Bien des projets industriels solides sur le papier s'enlisent sur une question prosaïque : le foncier. Statut du terrain, autorisation de construire, raccordements, conformité environnementale : la chaîne d'autorisations est longue et chaque maillon peut tout bloquer. Sécuriser son assise foncière en amont n'est pas un détail administratif, c'est une condition de survie du calendrier.

Comprendre le statut du terrain

Au Maroc, le foncier n'est pas homogène. On distingue notamment le domaine privé de l'État, les terres collectives, le foncier melk privé et les terrains aménagés dans les zones industrielles. Chaque statut emporte des règles de cession, des délais et des risques juridiques différents.

Une terre collective, par exemple, ne se traite pas comme un titre foncier privé immatriculé. La première diligence consiste donc à établir avec certitude le statut et la situation juridique du terrain visé, titre à l'appui.

Les modes d'accès au foncier

Selon le projet, plusieurs voies existent :

  • l'acquisition d'un lot dans une zone industrielle aménagée ;
  • la mobilisation de foncier public à des conditions préférentielles selon les dispositifs ;
  • la location longue durée ou le bail emphytéotique ;
  • l'acquisition de melk privé sur le marché.

Le choix engage la trésorerie (achat) ou le compte de résultat (loyer) et conditionne la valeur résiduelle de l'actif. Il doit être arbitré en lien avec le modèle financier du projet.

Un terrain mal qualifié juridiquement peut faire perdre plus de temps qu'il n'en fait gagner par son prix attractif.

La chaîne des autorisations

Acquérir le terrain ne suffit pas à pouvoir construire et exploiter.
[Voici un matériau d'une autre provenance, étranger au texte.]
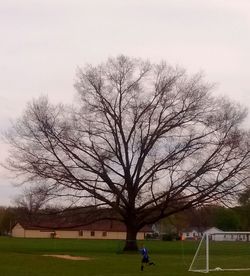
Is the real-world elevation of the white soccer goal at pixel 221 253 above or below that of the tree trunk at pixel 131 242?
below

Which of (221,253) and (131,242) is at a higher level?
(131,242)

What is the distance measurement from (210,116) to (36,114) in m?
14.2

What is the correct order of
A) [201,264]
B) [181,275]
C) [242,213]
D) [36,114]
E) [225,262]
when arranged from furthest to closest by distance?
[242,213] → [36,114] → [225,262] → [201,264] → [181,275]

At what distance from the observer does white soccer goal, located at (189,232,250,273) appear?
2923 cm

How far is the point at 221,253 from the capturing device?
43.9m

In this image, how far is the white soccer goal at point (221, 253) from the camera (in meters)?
29.2

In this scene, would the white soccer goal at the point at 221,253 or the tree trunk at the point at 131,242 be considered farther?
the tree trunk at the point at 131,242

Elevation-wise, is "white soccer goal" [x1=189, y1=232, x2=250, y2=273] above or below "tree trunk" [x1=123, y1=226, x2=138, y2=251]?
below

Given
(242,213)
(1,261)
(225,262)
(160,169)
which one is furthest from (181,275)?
(242,213)

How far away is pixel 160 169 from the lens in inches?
2076

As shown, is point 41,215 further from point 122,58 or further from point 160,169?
point 122,58

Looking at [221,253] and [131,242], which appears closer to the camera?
[221,253]

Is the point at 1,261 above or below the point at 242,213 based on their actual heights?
below

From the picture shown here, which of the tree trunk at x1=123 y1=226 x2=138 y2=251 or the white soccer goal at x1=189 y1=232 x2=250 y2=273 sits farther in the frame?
the tree trunk at x1=123 y1=226 x2=138 y2=251
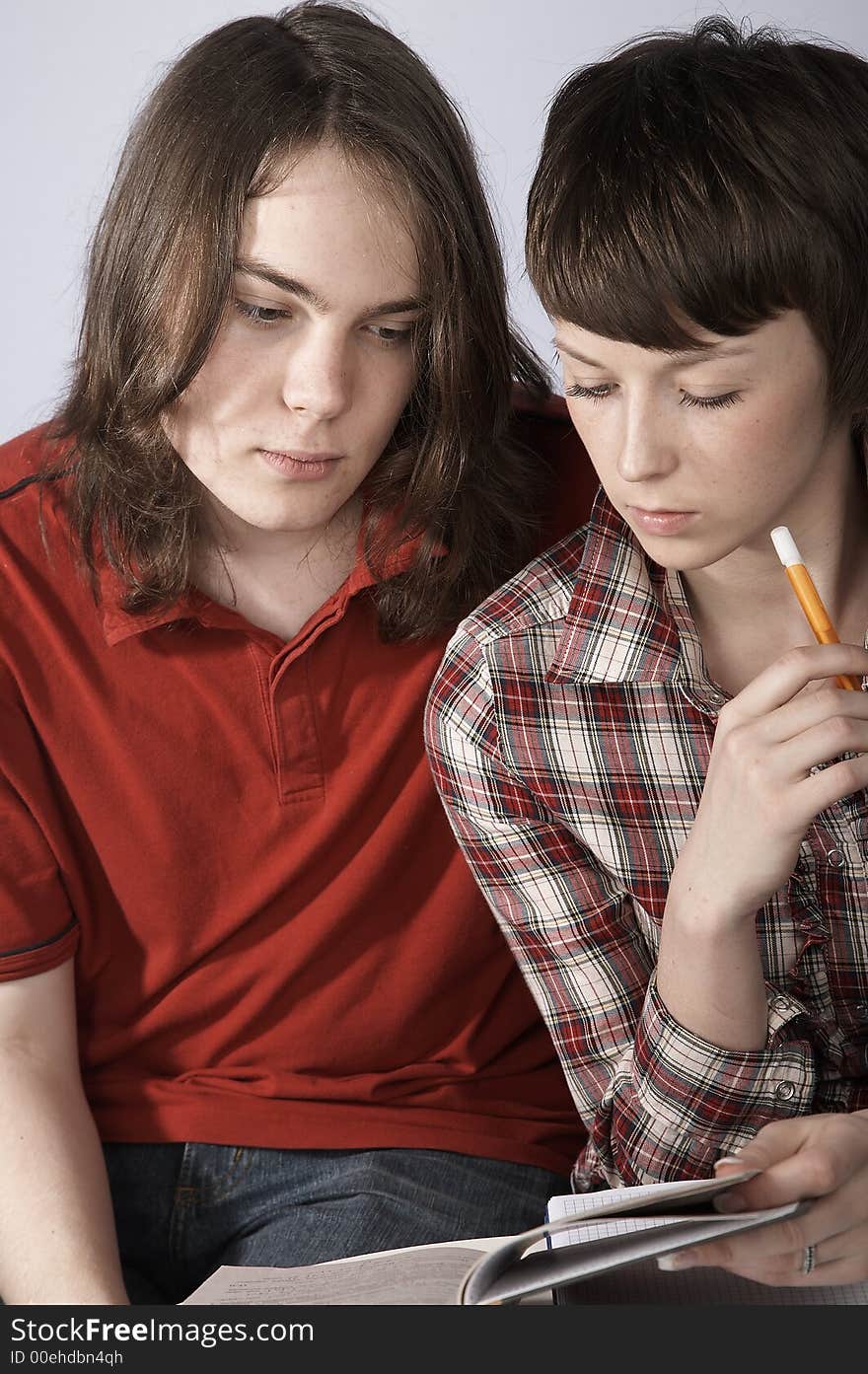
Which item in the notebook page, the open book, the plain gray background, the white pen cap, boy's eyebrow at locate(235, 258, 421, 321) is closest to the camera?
the open book

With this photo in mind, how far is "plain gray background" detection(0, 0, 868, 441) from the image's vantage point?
5.71 feet

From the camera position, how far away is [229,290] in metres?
1.19

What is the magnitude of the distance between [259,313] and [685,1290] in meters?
0.78

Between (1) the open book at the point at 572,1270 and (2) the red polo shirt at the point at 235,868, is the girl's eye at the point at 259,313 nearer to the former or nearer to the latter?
(2) the red polo shirt at the point at 235,868

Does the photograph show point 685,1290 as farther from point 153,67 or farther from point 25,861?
point 153,67

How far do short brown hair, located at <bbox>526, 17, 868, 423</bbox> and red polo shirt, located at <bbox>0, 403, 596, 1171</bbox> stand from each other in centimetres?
39

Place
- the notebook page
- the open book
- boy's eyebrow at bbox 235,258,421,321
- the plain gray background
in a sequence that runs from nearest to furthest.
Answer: the open book
the notebook page
boy's eyebrow at bbox 235,258,421,321
the plain gray background

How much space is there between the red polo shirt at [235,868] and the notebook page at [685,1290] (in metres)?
0.44

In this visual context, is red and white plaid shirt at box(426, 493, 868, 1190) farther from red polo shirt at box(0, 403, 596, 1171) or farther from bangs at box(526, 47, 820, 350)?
bangs at box(526, 47, 820, 350)

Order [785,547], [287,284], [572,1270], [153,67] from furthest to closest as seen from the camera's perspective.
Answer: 1. [153,67]
2. [287,284]
3. [785,547]
4. [572,1270]

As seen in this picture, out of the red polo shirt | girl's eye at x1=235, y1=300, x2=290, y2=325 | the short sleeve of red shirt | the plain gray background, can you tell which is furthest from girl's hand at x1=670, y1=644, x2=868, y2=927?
the plain gray background

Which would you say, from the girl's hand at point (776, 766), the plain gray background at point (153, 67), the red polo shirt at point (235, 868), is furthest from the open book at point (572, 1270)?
the plain gray background at point (153, 67)

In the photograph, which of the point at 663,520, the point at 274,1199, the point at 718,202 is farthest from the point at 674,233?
the point at 274,1199

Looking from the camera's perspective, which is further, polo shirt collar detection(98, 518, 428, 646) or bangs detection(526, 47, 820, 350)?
polo shirt collar detection(98, 518, 428, 646)
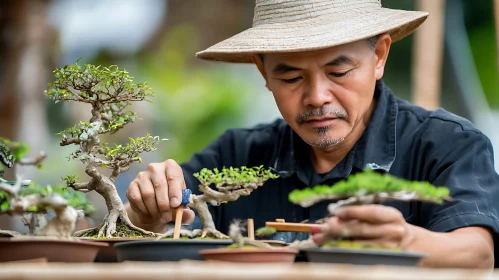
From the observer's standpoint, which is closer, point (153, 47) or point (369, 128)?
point (369, 128)

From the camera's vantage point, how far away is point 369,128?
2.89 metres

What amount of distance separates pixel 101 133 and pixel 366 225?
1.00 m

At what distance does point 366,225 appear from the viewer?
159 cm

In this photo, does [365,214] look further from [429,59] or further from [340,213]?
[429,59]

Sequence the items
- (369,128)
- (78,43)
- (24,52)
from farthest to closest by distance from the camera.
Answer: (78,43) < (24,52) < (369,128)

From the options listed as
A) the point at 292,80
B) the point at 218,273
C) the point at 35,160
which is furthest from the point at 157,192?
the point at 218,273

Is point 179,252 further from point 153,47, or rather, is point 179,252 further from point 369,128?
point 153,47

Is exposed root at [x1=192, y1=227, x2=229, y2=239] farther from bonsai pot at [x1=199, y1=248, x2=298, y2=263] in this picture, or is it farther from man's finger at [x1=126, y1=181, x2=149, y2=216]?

Il faut généralement enchaîner :

  1. la conformité aux documents d'urbanisme et l'autorisation de construire ;
  2. les autorisations environnementales et l'étude d'impact selon l'activité ;
  3. les raccordements aux réseaux (électricité, eau, assainissement) ;
  4. les autorisations d'exploitation propres aux activités classées.

Le vrai chemin critique

Sur de nombreux projets, le délai d'obtention des autorisations et des raccordements pèse davantage sur le calendrier que la construction elle-même. Il faut le planifier dès l'origine.

L'apport du guichet unique régional

Les Centres régionaux d'investissement et la Commission régionale unifiée d'investissement ont vocation à coordonner et accélérer ces autorisations. Présenter un dossier complet et cohérent dès le départ évite les allers-retours qui rallongent les délais. La qualité du montage initial conditionne directement la vitesse de traitement.

Anticiper les risques

  • vérifier l'absence de litige ou de servitude sur le terrain ;
  • s'assurer de la capacité réelle des réseaux à desservir le site ;
  • intégrer les contraintes environnementales dès la conception.

En résumé

Le foncier industriel est souvent le premier facteur de retard d'un projet d'investissement. Qualifier le statut juridique du terrain, choisir le bon mode d'accès et planifier la chaîne d'autorisations dès l'origine permettent de transformer un point de blocage en avantage de calendrier. S'appuyer sur le guichet régional et présenter un dossier solide accroît nettement les chances de tenir les délais.